------ Data shown

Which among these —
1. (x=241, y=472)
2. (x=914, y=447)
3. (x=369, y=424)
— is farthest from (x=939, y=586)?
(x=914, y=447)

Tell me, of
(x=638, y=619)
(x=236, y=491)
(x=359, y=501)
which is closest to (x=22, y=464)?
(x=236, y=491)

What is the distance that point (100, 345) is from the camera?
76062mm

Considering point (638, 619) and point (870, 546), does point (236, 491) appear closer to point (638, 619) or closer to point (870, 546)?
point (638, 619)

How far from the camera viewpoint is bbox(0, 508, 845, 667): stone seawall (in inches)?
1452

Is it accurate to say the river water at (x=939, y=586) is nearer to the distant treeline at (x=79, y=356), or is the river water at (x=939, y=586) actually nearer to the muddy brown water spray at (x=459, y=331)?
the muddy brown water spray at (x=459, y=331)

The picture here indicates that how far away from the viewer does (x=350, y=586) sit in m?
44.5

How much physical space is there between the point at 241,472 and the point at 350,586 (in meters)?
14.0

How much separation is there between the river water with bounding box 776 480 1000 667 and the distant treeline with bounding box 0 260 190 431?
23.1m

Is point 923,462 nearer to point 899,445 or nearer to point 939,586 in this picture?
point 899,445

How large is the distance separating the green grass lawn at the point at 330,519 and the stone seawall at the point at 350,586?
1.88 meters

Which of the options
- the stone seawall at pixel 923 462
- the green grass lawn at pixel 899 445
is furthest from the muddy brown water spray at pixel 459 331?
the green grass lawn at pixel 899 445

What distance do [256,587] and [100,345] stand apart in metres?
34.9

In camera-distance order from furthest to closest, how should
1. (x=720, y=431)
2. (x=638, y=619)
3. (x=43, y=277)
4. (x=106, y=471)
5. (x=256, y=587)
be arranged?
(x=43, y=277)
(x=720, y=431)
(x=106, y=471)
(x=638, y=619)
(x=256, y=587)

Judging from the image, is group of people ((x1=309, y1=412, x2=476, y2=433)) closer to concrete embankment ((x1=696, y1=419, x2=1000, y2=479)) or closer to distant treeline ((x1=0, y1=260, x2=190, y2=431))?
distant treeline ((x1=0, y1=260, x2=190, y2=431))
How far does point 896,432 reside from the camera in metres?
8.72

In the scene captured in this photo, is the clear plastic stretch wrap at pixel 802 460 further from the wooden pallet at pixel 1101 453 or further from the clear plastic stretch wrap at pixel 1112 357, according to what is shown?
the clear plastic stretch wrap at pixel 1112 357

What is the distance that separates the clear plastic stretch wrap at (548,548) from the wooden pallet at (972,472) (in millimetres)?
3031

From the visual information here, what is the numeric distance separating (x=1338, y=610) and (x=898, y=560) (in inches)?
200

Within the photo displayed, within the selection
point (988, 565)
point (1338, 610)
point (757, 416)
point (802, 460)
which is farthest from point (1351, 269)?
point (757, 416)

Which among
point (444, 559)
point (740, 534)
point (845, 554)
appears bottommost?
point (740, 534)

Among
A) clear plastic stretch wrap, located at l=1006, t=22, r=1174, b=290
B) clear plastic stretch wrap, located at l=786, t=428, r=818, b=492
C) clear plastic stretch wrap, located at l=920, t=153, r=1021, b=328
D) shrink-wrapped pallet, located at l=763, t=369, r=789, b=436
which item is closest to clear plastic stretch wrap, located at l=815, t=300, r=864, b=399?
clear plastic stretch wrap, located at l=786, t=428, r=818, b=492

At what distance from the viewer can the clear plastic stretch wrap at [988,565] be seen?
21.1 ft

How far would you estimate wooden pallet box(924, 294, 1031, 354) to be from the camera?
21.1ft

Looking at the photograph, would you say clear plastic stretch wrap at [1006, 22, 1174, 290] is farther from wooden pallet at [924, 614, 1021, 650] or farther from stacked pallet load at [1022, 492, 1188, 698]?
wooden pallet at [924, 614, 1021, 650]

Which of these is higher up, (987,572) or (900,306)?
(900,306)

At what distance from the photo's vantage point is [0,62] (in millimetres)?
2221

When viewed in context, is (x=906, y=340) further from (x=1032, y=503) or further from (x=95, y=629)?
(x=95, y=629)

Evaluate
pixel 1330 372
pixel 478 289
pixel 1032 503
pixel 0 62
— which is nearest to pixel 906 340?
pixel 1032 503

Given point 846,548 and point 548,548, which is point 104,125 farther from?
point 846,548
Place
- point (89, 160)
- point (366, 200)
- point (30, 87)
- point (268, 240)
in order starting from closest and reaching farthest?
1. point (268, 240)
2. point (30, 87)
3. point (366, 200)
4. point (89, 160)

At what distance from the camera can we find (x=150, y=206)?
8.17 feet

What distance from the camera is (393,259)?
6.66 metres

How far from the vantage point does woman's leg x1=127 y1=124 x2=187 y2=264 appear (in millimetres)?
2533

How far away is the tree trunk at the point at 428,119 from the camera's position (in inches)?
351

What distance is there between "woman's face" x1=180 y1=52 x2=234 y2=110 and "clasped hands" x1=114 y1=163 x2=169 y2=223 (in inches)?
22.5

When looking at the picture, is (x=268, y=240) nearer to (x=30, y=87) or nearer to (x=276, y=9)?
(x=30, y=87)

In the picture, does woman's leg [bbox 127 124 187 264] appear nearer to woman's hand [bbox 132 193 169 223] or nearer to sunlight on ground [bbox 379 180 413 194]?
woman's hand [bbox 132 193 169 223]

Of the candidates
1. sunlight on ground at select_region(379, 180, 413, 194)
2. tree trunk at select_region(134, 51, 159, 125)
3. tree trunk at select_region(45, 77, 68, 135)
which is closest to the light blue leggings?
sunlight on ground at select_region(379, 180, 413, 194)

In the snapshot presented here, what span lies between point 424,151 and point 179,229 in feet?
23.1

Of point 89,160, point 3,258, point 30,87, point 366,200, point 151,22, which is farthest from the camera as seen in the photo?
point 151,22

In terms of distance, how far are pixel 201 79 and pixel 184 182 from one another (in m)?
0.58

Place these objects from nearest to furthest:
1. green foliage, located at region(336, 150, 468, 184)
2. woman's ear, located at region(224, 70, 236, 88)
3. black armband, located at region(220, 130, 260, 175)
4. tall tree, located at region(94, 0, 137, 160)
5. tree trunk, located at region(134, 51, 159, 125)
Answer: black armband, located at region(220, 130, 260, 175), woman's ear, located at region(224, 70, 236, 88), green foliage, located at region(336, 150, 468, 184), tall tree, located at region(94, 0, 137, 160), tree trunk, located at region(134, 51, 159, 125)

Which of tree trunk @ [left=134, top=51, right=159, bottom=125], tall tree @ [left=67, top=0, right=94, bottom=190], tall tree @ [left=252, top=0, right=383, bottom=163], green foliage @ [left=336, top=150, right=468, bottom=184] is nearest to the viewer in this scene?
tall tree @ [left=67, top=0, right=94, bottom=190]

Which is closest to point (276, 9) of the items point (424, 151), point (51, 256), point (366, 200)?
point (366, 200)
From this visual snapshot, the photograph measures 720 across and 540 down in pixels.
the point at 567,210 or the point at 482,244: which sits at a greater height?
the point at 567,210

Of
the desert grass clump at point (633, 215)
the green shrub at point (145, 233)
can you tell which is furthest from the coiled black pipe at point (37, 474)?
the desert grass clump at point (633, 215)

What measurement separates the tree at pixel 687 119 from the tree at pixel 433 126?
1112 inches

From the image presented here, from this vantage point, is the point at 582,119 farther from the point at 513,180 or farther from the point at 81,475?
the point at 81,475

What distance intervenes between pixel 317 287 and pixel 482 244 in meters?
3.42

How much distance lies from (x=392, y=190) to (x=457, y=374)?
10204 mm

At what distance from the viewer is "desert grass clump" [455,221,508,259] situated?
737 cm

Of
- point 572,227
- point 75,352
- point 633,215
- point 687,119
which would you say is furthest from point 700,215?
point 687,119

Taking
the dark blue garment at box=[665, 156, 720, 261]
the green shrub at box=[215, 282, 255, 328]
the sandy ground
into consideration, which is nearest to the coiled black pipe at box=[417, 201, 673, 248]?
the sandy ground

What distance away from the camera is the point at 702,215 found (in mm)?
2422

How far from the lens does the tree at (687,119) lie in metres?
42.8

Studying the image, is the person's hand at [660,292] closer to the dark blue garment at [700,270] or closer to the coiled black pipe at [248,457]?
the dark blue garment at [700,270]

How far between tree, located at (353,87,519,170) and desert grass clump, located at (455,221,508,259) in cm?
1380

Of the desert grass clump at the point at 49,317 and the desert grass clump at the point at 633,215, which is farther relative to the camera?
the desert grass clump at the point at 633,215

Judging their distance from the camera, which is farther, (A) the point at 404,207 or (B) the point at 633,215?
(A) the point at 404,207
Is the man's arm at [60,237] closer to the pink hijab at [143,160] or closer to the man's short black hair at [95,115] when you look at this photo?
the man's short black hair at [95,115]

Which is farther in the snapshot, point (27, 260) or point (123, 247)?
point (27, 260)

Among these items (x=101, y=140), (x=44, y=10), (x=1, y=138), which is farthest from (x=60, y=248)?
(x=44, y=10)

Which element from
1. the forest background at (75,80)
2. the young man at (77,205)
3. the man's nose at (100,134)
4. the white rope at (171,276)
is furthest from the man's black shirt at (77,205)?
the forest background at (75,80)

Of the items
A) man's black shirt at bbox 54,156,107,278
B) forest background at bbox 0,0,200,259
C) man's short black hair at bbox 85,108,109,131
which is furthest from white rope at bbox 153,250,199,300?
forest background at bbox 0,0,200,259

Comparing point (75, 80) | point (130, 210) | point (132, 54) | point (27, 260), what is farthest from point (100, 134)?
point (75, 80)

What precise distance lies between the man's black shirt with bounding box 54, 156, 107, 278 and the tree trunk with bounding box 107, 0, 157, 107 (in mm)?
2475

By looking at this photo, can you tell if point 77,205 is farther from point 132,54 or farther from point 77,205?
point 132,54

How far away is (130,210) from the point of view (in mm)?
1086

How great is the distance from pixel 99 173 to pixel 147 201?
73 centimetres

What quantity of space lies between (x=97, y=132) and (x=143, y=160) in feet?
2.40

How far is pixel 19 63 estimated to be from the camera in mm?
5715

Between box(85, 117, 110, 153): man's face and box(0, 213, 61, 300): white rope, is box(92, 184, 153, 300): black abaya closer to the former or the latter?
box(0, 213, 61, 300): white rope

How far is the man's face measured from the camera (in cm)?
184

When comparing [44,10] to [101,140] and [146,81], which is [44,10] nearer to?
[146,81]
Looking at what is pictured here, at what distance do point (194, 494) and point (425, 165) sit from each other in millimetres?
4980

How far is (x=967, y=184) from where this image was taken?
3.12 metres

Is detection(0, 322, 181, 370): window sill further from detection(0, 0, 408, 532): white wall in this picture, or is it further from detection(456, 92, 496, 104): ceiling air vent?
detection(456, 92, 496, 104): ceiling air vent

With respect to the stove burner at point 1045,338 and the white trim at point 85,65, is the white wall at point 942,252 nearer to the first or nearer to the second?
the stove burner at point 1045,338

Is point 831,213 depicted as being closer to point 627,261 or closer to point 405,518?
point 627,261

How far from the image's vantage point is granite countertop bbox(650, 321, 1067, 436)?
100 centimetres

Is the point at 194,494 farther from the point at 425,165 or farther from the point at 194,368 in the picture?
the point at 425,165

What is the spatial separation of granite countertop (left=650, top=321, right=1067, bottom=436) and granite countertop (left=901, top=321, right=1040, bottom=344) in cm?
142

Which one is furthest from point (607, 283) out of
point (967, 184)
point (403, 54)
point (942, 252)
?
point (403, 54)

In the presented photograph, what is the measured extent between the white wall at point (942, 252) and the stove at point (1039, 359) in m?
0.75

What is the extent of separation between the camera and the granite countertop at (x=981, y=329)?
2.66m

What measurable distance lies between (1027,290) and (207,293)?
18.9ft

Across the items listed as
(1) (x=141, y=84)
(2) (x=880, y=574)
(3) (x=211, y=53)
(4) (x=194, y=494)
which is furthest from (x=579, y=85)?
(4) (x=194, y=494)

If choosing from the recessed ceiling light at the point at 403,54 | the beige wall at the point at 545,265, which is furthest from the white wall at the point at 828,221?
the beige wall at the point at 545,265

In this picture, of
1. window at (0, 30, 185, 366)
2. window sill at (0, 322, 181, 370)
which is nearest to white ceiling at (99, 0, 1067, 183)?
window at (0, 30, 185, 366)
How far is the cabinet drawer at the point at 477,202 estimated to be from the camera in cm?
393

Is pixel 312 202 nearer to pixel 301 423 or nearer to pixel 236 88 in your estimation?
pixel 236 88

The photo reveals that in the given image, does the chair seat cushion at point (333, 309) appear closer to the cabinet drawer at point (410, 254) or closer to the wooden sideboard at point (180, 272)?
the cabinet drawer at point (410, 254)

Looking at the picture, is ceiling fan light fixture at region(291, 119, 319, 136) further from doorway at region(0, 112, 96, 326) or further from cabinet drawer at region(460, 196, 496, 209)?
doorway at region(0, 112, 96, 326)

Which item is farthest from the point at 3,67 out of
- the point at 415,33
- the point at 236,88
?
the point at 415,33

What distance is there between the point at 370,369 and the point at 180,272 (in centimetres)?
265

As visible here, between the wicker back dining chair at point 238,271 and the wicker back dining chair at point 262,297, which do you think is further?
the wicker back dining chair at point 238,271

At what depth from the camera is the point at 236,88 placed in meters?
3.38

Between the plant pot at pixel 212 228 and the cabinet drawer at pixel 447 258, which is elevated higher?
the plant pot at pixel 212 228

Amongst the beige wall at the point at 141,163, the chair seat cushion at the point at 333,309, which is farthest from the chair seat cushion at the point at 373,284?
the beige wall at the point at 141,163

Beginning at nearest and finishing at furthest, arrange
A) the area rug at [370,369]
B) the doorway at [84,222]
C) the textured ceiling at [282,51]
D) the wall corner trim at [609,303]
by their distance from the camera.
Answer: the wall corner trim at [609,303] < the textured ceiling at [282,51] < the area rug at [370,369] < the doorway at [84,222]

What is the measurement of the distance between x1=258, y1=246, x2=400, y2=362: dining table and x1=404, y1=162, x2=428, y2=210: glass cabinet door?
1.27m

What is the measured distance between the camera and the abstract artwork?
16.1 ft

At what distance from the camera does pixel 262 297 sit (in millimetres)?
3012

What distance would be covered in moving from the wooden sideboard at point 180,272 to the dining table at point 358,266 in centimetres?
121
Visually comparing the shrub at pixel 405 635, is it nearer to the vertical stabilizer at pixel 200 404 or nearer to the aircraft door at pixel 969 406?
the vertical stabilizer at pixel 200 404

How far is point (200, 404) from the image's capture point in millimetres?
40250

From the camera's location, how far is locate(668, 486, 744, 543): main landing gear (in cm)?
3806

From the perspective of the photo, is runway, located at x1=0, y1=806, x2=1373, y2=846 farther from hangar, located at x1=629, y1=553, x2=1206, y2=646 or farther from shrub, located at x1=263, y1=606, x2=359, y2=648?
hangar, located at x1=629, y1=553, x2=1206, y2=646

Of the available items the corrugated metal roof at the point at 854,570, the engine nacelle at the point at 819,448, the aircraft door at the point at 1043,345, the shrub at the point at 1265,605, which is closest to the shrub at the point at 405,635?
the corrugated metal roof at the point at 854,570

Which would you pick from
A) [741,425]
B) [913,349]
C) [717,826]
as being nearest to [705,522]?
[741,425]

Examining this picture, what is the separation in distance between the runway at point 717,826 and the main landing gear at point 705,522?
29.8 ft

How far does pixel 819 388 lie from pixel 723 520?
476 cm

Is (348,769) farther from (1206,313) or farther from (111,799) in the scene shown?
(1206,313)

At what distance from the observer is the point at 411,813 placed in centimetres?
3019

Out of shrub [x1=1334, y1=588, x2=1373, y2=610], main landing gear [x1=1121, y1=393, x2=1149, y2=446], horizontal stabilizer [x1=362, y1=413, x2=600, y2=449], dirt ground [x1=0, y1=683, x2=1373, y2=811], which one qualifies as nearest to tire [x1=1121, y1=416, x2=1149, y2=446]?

------------

* _Work instructions_
Return the lines above, from the one containing "How far does pixel" to the end, exactly as they stand.

* _Response to the exercise_
How far does pixel 819 388 lie from pixel 723 520?
476 cm

Is (348,769) farther from (1206,313) or farther from (111,799) in the scene shown?
(1206,313)

At what distance from the observer is the point at 411,813 placed in centimetres?
3019

Out of shrub [x1=1334, y1=588, x2=1373, y2=610], main landing gear [x1=1121, y1=393, x2=1149, y2=446], horizontal stabilizer [x1=362, y1=413, x2=600, y2=449], dirt ground [x1=0, y1=683, x2=1373, y2=811], which one qualifies as nearest to tire [x1=1121, y1=416, x2=1149, y2=446]?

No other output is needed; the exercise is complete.